# BusinessDelegate



## apparat (16. Feb 2006)

Ich habe eine Frage zum BusinessDelegate Pattern.

Ich habe mir folgendes Gedacht:

Mit dem Client verbinde ich mich zur BusinessDelegate-Klasse über einen rmi-Lookup.
Diese Business-Klasse soll dann zu meinen anderen Session-Beans eine Verbindung herstellen. Diese Session-Beans machen dann einen lookup auf die Entity-Beans.

Wie löse ich den Aufruf der Methoden in den einzelnen Session-Beans?
Meine Idee war das ich die LocalHome Interfaces in der BusinessDelegate-Klasse public mache.

Ein Aufruf der BusinessMethode vom Client zum Bean würde bei mir dann in etwa so aussehen:

myBusinnesDelegator.mySessoinBean.addName("TEST-NAME");

macht man das nach den DesignPatterns so? denn bei allen Sample-Codes und wenn ich mir das durchlese komme ich da nicht dahinter.

Wenn ich nämlich nachdem mir bekannten BusinessDelegate gehen müsste ich ja sämtliche BusinessMethoden im BusinessDelegate schreiben. Bei einer komplexen Anwendung würde das ja heißen das ich über 1000Methoden nur im BusinessDelegator mappen würde.

Meine Idee ist ja ein Delegator der zu einem anderen Delegator mappt.
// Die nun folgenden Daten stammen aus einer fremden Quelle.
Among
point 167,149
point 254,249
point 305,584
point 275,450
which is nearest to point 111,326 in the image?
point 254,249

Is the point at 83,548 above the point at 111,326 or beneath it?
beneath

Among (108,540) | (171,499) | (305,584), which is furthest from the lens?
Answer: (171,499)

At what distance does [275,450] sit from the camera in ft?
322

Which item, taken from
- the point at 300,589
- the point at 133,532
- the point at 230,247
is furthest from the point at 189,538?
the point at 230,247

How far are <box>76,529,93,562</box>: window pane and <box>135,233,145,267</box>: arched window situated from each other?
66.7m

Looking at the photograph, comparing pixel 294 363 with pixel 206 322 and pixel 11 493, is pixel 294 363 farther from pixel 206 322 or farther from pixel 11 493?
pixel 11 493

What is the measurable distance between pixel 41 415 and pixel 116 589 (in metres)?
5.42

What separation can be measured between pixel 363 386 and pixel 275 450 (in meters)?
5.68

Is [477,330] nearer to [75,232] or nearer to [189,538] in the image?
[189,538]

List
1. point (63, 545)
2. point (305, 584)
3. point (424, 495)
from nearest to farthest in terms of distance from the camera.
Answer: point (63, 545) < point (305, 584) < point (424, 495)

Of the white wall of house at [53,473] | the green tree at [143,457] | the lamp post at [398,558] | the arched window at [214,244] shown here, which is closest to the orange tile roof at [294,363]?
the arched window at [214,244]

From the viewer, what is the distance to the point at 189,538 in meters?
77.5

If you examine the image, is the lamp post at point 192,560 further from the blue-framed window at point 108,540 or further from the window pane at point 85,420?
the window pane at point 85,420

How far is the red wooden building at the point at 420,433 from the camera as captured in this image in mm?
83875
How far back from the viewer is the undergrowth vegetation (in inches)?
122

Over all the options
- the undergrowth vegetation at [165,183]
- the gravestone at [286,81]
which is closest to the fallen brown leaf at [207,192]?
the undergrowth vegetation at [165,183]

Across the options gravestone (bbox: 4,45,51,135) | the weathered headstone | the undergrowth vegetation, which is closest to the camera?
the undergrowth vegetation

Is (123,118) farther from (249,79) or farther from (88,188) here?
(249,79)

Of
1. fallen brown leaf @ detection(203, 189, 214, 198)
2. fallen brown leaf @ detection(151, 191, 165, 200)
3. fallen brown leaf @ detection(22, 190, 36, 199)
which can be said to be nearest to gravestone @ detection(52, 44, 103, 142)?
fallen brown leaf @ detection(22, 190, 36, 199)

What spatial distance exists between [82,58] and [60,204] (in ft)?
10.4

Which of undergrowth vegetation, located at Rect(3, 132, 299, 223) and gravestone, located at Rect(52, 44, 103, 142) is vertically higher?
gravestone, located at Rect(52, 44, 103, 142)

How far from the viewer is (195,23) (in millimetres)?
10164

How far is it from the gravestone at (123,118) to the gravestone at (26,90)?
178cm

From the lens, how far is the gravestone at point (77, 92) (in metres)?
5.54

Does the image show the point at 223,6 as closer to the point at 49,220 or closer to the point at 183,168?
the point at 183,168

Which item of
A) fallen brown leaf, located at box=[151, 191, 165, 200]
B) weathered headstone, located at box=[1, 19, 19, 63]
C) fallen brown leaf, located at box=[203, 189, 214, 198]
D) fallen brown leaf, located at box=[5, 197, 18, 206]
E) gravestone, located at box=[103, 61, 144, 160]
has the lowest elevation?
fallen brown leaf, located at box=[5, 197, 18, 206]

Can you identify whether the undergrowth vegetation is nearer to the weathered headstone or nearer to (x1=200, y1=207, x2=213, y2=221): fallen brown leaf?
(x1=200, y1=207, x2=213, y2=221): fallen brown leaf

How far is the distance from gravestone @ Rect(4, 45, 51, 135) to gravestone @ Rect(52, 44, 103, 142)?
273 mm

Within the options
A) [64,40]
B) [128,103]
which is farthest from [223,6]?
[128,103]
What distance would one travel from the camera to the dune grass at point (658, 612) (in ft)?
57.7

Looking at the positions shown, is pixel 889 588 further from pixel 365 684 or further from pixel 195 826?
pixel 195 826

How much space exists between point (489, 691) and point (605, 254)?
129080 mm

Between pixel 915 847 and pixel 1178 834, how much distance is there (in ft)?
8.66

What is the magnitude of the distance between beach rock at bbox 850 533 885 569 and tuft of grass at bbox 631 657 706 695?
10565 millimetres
Will halt alles in Module aufbauen und somit die Klassen einigermaßen schlank halten.


----------



## apparat (17. Feb 2006)

ähm hat denn keiner von euch ahnung von dieser materie? ist halt die frage ob man mehrere business-delegates nimmt oder alles in eine klasse tut.

und wie dann halt der zugriff bei einzelnen aussehen würde....


----------



## Bleiglanz (17. Feb 2006)

tu alles in eine klasse

der Remote-Client redet NUR mit dem Delegate (das selbst als SessionBean mit Remote-Interfaces ausgelegt ist und einfach alles sinnvolle delegiert)

alle SessionBeans sind Local, d.h. haben überhaupt kein Remote-Interface!

du musst nicht "ALLE" Methoden durchreichen, das wäre ganz fatal; der Delegate muss unter Umständen schon ein bisschen Intelligenz mit einbringen...


----------



## apparat (17. Feb 2006)

ja das meine ich ja. per remote möchte ich mit dem delegate-verbinden und alle anderen sachen dann per local-interface aufrufen.

nur wie müsste die eine business-delegate klasse aussehen? also ich meine damit wie krieg ich die intelligenz dort rein? meine idee war ja hinter dem zentralen business-delegate welches ich per remote aufrufe mehrere einzelne business-delegates per local ansteuere. diese  müsste ich aber im zentralen business-delegate dann public machen damit ich ja an alle methoden irgendwie rankomme.

oder würdest du das mappen anders realisieren? also ich meine vom aufruf und der methoden-schitbarkeit?



gruß apparat


----------



## Bleiglanz (21. Feb 2006)

versteh dein Problem nicht: wozu brauchst du noch eine zweite Schicht mit Delegates

und: "wie" du die Intelligenz da rein bekommst ist einfach eine Frage des "Designs", das muss man eben Programmieren?


----------



## apparat (22. Feb 2006)

ich will ganz einfach nicht alles in die eine klasse schreiben. diese soll übersichtlich werden. ich sehe momentan keine andere möglichkeit um sonst die ganzen methoden zu mappen bzw aufzurufen? klar ist es frage des designs. deshalb stell ich doch die frage weil ich auf hilfe hoffe wie ich das am besten hinbekomme.


----------